O melhor livro do ano

O Pintassilgo é um livro belo e estranho, com misturas de tempo, em termos de narrativas, personagens e hábitos

O cartapácio “O Pintassilgo” (Companhia das Letras, 719 páginas, tradução de Sara Grünhagen), da escritora americana Donna Tartt, desconcerta a crítica, mesmo um especialista como James Wood, da “New Yorker”, que não soube apreciá-lo. Os motivos? Aponto um: o romance é uma catedral do século 19 com frequentadores (com hábitos) do século 21. Há um cruzamento hábil, com movimentos rápidos e lentos — simulando um jogo ardiloso, nem sempre visível numa leitura apressada —, da prosa mais convencional do século 19, mais lenta e discursiva, com a prosa experimental do século 20, mais rápida e contida.

Pintassilgo

Donna Tartt escreve muitíssimo bem, arquiteta e amarra sua história à perfeição, mas deixando que as ambiguidades da vida frequentem suas linhas, com pontos não muito bem esclarecidos, e, ao final, faz um discurso filosófico, à moda mais de Fiódor Dostoiévski filtrado por Nietzsche e, quem sabe, Tho­mas Bernhard (que não a influencia, diga-se).

As influências literárias de Don­na Tartt são espraiadas no romance, às vezes às claras, às vezes de maneira subterrânea. Dickens e Dos­toiévski são as influências mais perceptíveis, e em vários trechos. A autora escreveu um romance americano que é filho das literaturas russa e inglesa. O estilo é meio lerdo, como o da prosa russa do século 19, e com personagens (dois meninos, seus pais e um restaurador de móveis) meio dickensianos.

A história é intrincada, às vezes parece não correr, com aparente enrolação (meia russa). Theo Decker visita um museu, nos Estados Unidos, com sua mãe. Há uma explosão, provocada por um ato terrorista, e ela morre. Theo leva do museu o quadro “O Pintassilgo”, do holandês Carel Fabritius (1622-1654) — o pintor morreu na explosão de um paiol —, e recebe de um moribundo um estranho anel.
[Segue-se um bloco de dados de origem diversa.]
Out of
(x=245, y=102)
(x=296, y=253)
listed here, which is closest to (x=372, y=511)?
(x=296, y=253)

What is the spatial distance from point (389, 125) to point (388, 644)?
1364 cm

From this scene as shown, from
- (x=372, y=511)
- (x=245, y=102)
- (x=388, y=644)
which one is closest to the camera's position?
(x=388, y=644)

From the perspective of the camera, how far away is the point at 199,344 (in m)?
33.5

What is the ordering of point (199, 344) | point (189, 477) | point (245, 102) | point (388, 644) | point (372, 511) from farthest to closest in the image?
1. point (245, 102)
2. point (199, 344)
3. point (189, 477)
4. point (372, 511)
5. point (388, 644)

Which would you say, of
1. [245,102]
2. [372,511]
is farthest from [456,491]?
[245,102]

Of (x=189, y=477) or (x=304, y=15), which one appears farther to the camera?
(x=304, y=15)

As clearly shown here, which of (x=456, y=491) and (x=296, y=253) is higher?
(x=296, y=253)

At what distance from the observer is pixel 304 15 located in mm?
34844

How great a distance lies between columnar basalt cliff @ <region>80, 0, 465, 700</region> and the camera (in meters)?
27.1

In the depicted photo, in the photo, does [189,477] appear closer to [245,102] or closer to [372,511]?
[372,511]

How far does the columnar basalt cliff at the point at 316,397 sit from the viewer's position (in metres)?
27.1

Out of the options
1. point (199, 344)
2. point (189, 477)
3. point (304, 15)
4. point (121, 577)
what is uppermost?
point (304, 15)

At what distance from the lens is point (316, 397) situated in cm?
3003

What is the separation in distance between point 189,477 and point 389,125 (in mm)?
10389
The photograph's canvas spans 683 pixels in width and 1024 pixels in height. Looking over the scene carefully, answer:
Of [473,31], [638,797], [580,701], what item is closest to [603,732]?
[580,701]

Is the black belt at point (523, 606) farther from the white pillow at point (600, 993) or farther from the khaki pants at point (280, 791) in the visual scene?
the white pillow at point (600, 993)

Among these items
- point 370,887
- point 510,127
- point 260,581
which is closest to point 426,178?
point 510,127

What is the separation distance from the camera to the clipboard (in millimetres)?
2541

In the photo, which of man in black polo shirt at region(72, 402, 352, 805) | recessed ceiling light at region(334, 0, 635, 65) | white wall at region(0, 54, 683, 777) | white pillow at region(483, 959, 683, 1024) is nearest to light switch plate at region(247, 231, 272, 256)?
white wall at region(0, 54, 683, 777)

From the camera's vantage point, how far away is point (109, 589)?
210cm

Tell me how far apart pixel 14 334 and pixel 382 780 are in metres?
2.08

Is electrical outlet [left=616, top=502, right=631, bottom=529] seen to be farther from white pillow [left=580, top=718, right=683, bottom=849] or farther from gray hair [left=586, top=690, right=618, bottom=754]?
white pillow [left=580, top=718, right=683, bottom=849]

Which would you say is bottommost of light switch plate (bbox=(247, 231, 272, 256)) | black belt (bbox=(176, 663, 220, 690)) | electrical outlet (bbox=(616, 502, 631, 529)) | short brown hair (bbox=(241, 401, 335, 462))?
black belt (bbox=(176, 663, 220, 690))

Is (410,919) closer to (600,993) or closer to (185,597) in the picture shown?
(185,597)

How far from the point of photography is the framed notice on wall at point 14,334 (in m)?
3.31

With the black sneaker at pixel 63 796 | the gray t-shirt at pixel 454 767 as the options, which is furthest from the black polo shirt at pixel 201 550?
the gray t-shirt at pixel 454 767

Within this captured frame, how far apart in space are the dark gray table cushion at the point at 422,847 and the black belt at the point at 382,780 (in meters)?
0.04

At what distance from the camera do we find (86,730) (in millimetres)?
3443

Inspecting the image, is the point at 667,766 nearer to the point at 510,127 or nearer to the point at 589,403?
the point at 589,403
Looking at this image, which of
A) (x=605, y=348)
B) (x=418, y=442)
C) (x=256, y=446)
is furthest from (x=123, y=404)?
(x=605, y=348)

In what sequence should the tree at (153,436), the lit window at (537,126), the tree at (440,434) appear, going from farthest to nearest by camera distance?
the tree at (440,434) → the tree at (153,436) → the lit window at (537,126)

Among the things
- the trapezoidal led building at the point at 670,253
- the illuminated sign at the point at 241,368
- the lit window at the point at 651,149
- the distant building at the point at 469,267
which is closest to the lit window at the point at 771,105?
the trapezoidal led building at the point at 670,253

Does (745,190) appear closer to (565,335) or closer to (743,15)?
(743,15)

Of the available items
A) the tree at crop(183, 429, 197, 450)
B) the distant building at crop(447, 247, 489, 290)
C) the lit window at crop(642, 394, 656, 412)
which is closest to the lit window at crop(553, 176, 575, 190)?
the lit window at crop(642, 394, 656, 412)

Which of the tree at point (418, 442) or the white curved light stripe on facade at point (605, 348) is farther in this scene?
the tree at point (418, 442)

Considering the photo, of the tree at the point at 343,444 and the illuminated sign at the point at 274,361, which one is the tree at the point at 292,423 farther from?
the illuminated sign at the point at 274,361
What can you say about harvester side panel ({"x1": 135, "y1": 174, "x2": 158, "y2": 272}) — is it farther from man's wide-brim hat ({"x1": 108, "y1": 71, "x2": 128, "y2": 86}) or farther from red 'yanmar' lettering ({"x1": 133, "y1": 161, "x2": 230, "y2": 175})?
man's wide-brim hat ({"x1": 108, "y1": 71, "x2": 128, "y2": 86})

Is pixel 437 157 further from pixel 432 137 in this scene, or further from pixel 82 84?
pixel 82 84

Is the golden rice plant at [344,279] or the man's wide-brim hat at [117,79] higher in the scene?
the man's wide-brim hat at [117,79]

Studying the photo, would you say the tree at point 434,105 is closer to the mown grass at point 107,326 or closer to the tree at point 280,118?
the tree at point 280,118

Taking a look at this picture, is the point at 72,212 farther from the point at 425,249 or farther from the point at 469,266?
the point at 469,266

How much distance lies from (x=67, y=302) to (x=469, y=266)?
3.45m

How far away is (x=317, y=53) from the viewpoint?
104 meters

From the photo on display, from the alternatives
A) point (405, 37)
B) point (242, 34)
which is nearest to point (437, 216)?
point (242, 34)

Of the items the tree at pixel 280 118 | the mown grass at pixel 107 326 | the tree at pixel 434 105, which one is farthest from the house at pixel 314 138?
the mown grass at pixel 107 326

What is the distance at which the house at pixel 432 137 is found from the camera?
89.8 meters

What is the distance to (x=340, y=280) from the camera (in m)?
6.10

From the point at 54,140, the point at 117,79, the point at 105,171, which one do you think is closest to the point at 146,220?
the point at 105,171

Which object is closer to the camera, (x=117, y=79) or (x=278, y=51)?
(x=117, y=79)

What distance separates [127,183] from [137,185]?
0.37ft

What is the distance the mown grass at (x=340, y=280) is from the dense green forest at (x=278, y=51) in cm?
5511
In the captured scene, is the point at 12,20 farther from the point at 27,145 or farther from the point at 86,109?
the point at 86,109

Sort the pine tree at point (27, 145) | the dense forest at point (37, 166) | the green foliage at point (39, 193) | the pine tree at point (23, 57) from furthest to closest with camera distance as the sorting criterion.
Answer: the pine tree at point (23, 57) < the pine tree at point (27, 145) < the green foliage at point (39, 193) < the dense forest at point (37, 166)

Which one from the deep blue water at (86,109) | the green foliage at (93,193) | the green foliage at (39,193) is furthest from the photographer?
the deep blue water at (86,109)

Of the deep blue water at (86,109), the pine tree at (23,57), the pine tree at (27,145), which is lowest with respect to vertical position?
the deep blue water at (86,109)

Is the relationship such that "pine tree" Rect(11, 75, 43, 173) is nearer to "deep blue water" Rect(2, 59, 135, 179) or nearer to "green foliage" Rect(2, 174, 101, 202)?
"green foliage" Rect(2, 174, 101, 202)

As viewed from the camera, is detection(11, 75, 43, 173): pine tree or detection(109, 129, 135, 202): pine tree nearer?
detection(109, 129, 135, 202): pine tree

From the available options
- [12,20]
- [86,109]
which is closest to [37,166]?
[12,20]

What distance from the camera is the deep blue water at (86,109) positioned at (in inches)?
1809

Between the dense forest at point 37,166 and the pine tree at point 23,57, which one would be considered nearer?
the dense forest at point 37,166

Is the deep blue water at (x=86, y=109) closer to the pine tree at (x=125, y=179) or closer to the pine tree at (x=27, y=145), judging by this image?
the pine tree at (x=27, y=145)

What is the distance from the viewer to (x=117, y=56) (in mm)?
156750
Inicialmente, Theo vive com uma família rica, em Nova York, e, depois, vai morar com o pai, um escroque, em Las Vegas. Quando o pai morre, num acidente, o garoto volta para Nova York e vai morar com James Hobart, um personagem tipicamente dickensiano, ligeiramente modificado. Há, até, uma espécie de Raskólnikov, o criminoso Boris, um garoto de origem russo-ucraniana. Boris é quase uma Sônia, de “Crime e Castigo”, de calça? Quase é o termo. Porque Sônia, religiosa, não tem uma visão cínica do mundo, ao contrário de Boris. Agora, sem tirar nem pôr, Theo é um “filho” de Dickens plantado por Donna Tartt na América. É uma história policial? Também. Na prática, uma história literária refinada. A relativamente reclusa Donna Tartt é autora de mais dois romances de alta qualidade.